Aujourd’hui, nombreux sont les partis politiques d’opposition, mais aussi les activistes de la société civile, à interpeller la présidence de la République, seule institution détentrice réelle de l’ensemble des pouvoirs, sur sa gestion de crise incompétente, exclusivement basée sur les sempiternels narratifs complotistes, refusant de s’entourer d’experts.
Mais enfermé dans un logiciel désuet et suranné, le président persiste et signe : « Nous avons constaté des prix sans commune mesure avec ceux pratiqués dans le commerce, ce qui prouve sans l’ombre d’un doute que les circuits de distribution sont les responsables », peut-on lire sur la page officielle de la présidence de la République qui, obstinée, pétrie de puritanisme moral rigide et inquisiteur, semble ne pas saisir la notion même de profit et les divers intervenants de la chaîne marchande.

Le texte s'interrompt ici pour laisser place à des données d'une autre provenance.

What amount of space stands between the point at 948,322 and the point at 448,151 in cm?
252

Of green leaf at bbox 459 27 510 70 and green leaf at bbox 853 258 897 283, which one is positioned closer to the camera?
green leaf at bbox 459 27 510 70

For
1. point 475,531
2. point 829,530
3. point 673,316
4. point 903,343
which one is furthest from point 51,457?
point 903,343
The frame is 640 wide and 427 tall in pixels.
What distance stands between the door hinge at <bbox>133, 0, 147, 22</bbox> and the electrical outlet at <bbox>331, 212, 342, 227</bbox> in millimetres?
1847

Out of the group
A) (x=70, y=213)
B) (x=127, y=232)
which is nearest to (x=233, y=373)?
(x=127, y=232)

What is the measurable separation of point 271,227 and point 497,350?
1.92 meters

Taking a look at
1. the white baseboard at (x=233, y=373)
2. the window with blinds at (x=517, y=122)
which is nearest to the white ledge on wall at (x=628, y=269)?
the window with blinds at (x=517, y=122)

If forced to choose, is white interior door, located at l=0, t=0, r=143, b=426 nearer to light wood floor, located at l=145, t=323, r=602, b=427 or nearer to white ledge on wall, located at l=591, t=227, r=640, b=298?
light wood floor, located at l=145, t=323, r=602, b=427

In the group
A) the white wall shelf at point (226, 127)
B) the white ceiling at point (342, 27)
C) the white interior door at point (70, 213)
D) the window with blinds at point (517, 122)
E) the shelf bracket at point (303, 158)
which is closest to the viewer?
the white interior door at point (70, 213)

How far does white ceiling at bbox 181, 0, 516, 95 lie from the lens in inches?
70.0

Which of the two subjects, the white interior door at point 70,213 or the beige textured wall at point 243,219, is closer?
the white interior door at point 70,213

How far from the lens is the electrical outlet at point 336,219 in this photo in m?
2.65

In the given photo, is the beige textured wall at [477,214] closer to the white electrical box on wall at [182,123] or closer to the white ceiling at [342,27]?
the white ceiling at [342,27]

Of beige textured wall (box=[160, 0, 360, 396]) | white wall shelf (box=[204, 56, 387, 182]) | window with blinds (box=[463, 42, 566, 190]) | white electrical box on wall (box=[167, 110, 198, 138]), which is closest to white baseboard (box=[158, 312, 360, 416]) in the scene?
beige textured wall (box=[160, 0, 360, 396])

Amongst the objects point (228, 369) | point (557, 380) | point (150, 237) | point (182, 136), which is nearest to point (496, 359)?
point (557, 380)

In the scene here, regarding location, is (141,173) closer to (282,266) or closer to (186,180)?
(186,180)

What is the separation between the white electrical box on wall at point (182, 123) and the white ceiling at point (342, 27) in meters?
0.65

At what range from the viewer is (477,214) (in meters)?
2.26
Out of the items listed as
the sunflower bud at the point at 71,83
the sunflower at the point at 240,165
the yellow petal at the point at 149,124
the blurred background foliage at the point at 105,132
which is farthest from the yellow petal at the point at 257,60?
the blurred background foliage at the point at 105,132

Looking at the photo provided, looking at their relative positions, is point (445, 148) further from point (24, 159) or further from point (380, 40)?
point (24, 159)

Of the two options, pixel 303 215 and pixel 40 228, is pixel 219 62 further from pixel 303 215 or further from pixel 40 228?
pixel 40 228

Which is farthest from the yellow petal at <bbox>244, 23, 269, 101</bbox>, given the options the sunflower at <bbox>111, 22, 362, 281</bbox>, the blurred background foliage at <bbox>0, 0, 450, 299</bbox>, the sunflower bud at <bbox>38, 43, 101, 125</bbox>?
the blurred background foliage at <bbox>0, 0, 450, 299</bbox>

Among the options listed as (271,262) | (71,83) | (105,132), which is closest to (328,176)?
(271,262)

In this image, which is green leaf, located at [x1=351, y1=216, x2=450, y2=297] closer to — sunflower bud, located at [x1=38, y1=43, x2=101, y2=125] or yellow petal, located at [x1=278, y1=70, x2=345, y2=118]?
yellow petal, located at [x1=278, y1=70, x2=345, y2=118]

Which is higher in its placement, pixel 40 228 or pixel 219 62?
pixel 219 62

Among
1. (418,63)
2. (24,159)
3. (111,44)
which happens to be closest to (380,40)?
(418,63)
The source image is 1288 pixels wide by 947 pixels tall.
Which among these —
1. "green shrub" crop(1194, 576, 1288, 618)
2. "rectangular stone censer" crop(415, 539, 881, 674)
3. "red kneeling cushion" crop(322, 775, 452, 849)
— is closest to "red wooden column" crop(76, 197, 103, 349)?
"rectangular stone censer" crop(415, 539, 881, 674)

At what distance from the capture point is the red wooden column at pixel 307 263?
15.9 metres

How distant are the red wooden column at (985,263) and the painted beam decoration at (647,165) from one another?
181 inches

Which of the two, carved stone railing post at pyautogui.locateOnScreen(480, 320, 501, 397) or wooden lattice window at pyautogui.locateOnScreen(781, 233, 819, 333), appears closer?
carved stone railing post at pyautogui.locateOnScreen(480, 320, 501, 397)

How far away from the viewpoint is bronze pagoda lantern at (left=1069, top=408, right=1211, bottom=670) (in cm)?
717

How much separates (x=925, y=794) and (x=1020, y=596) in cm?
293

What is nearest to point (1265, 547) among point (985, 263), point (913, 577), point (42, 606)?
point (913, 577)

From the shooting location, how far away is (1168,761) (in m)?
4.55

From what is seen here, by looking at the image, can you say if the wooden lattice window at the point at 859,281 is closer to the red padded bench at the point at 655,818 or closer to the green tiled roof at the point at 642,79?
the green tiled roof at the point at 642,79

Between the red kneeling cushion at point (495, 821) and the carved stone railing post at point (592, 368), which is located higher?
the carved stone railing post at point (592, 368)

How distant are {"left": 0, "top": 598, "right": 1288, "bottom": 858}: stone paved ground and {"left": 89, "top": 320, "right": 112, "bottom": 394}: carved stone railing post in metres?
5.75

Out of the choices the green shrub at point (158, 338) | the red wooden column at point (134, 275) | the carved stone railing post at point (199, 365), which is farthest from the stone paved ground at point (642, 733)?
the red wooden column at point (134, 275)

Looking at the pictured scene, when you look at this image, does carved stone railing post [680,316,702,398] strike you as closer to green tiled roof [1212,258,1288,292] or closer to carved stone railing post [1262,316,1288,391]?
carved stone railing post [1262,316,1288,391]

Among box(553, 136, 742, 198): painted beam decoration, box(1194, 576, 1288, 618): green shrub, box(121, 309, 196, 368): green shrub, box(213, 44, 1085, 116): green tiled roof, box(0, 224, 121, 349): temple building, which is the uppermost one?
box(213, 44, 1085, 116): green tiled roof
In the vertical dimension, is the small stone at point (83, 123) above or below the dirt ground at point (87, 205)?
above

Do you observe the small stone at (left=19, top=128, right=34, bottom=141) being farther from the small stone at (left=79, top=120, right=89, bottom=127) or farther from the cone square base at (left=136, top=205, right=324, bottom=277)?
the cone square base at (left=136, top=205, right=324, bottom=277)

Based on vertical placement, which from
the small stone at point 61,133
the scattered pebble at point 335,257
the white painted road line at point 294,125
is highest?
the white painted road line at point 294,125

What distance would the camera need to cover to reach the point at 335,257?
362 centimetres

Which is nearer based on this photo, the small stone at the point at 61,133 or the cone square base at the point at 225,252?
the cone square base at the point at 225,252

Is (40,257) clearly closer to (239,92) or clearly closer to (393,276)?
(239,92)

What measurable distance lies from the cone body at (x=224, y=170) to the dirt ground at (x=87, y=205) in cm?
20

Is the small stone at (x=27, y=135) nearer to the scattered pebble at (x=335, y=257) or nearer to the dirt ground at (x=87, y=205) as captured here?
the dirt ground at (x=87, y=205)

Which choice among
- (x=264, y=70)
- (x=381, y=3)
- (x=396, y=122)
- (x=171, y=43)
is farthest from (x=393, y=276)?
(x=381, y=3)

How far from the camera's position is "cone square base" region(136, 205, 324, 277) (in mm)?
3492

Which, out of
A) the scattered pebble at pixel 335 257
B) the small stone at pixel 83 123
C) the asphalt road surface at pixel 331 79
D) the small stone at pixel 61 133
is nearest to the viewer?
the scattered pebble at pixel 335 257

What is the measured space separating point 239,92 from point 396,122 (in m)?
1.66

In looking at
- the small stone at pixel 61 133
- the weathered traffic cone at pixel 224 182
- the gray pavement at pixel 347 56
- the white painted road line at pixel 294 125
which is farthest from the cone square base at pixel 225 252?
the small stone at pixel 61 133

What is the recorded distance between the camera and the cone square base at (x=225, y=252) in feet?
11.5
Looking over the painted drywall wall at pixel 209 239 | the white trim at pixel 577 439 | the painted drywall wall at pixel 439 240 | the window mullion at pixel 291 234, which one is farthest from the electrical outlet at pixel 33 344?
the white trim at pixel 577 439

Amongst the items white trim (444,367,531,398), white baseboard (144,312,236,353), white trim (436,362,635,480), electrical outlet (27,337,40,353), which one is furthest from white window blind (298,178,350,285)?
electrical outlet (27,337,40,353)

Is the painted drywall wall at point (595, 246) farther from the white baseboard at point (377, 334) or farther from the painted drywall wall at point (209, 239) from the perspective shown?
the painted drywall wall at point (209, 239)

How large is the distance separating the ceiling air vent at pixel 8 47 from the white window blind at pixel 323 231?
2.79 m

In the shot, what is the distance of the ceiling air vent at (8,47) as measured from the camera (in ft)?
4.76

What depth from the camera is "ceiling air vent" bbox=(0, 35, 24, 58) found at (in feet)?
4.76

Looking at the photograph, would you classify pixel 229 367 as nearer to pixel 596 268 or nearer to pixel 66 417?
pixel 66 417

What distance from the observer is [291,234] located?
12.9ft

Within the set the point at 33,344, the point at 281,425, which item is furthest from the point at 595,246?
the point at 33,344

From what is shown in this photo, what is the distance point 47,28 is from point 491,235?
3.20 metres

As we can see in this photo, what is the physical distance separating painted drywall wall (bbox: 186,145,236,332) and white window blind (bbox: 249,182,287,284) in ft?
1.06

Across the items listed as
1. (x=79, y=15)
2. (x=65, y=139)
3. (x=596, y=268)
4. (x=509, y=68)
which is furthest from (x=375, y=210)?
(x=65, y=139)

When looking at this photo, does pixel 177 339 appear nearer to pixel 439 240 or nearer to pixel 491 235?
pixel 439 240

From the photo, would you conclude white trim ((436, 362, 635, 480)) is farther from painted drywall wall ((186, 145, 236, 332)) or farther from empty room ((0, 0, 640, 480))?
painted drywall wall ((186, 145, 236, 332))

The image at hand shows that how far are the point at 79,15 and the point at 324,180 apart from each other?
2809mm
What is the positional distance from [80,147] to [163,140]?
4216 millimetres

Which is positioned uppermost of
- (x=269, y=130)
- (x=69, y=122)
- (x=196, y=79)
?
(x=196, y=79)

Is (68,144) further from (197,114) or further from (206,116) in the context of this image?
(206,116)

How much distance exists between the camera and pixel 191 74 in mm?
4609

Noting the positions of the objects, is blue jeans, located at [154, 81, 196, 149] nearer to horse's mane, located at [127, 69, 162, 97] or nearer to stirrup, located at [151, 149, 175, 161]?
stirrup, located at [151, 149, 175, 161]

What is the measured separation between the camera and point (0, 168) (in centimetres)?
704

« Le pays est à la dérive… Le charlatanisme aux commandes de l’Etat actuel menace désormais la paix sociale : tous les ingrédients d’une famine sont rassemblés, et l’on nous propose pour seule solution d’aller au clash entre classes sociales », déplore l’opposant Ghazi Chaouachi, pour qui la désignation d’un ennemi imaginaire qui chercherait à saper la Nouvelle République saïdienne, n’a que trop duré.